Fekat, Allah korusun, bir yerdeki hükûmet adamları, şefkatli, iyi huylu, adâletli olmazsa, insan haklarına saldırırlar, zulm, yağma, işkence yaparlarsa, bunlar adâlet erbâbı değil, iblislerin ahbâbı, şeytânların yoldaşlarıdırlar. Beyt:
Aldatmasın seni, diktatörün serâyları, kumaşı,
serây bağçesini, sular dâim, mazlûmların göz yaşı!
Emri altında olanlara merhamet etmeyenler, kıyâmet günü Allahü teâlânın merhametinden uzak kalacaklardır.

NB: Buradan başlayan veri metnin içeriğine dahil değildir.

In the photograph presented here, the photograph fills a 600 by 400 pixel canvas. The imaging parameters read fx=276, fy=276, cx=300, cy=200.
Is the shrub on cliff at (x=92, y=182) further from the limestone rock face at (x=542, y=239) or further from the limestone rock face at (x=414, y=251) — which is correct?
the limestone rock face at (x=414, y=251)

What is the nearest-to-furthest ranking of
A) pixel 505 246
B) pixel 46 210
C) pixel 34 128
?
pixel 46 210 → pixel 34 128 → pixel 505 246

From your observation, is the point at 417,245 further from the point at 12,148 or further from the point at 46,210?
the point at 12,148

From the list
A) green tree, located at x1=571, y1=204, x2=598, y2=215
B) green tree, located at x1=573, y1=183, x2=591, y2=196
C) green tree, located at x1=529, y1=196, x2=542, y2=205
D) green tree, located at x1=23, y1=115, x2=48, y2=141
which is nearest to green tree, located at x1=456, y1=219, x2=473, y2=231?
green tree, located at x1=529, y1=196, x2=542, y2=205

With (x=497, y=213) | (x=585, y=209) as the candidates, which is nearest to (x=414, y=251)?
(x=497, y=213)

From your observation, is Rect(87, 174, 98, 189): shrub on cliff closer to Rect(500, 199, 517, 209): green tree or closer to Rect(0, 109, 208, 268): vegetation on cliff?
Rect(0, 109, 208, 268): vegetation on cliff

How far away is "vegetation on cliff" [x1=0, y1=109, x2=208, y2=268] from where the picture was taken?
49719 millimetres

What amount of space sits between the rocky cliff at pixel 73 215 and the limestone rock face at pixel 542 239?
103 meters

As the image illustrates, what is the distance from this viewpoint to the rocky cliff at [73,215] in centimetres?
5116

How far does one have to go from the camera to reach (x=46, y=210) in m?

Men, lâ yerham, lâ yurham!
buyurulmuşdur ki, acımıyana acınmaz demekdir. Böyle zâlimlerin topluluğuna hükûmet değil, eşkıyâ denir. Bunlar, birkaç senelik, muvakkat dünyâ zevkleri için, milyonlara eziyyet ederler. Fekat, zulmlerinin cezâsını çekmedikce, bu dünyâdan gitmezler. O kadar refâh ve lezzetler içinde oldukları hâlde, elbette şiddetli sıkıntılar, büyük derdler yakalarını bırakmaz. O saltanat hiçbirinin elinde kalmaz. Çok olur ki, saltanatları düşmanlarının eline geçer. Bu hâli görür. Ciğerleri yanar. Meryem sûresinin seksenbirinci âyetinde meâlen, (Mâlik, hâkim olduğunu söylediği şeylerin hepsini elinden alırız. Yalnız başına huzûrumuza gelir) buyuruldu. Burada buyurulduğu gibi, Allahü teâlânın mahkemesine, yüzü kara, sürünerek getirilir. Yapdığı kötülükleri inkâr edemez. Hepsinin cezâsını çok acı olarak çeker. Yapdığı zulmlerin, işkencelerin karanlığı, etrâfını kaplar. Önünü göremez. Azâb meleklerinin pençesinde, kendi yapdıklarının katkat kötüsünü çekmek için, Cehennem azâbına atılır. Allahü teâlânın dînini beğenmediği, ona çöl kanûnu dediği için, orada rahmete kavuşamaz.
ALTINCI BÂB
(Ahlâk-ı alâî) kitâbının altıncı bâbında güzel ahlâkın nev’leri bildirilmekdedir. Biz, bunlardan yalnız adâleti bildireceğiz. Adâlet üçe ayrılır:
Birincisi, Allahü teâlâya kulluk etmekdir. Allahü teâlânın merhameti, ni’metleri, ihsânları, her mahlûka yayılmışdır. Ni’metlerinin en büyüğü, kullarına se’âdet yolunu göstermesidir. Hakları yok iken, hepsini en güzel şeklde yaratmışdır. Ebedî, sayısız ni’metler, iyilikler vermişdir. Böyle bir sâhibe, yaratana ibâdet etmek, Onun ihsân etdiği ni’metlere şükr etmek elbette lâzımdır.